### Excerpted passage
--- begin ---

A lot of people are saying that impact fees are the cause of our area's economic woes. They are wrong of course, but that never stopped anyone from making incorrect claims about something they don't like.

The county's new impact fees have little or no bearing on the area's construction slow down. That was headed this way before they were enacted, but to beat the deadline last Jan. 1, many builders pulled building permits, which caused an artificial boom. Demand for these houses was not there in the first place.

All it takes is a drive down most any street in Highlands County to see all kinds of existing houses sitting on the market, begging for buyers. There are no impact fees associated with these houses. It's just that people are not buying right now.

Just a couple of years ago, sellers could just about name their price. The market was red hot and houses were sold in days and hours instead of weeks, months or years. This same phenomenon happened across the country. The market tanked just about everywhere at about the same time.

There's no doubt that an extra $5,000 on a typical house has some effect on a potential home buyer, but not as much as some people want to claim. What does matter is if he or she can sell their current house to buy a new one.

--- end ---

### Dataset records
--- begin ---

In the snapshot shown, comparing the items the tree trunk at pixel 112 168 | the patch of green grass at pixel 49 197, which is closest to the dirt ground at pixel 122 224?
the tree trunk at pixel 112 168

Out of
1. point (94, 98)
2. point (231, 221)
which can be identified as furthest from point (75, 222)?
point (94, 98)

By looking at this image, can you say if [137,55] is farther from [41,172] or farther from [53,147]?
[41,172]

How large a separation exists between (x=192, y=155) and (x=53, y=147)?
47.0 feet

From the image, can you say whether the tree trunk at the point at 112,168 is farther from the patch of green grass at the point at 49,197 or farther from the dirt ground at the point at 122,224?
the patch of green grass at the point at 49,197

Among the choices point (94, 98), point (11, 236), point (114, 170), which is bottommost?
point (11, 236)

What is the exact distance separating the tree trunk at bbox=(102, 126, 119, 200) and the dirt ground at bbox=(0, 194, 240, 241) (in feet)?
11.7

--- end ---

### Given instruction
Could you carry on the impact-fee editorial, starting right after its final sentence? These items have nothing to do with the impact-fee editorial.

### Exercise answer
Another rumor swirling around is that the Olive Garden planned for The Shops at Shelby Crossing has been cancelled due to impact fees. That's not true. Olive Garden still has plans to build there in the next year. However, there have been some permitting issues but soon they expect to get under way.

The other fact that people are forgetting is that impact fees were enacted because the state will no approve more development unless money is available to build the infrastructure these developments use. This isn't about county officials trying to find a way to gouge developers.

Many people are reeling from tough economic times. Realtors, retailers and just about everyone else feels it in their pocketbooks. The reason isn't impact fees, though. It's a down real estate market. With time, this should turn around. This area has too much going for it for the market to remain depressed for long.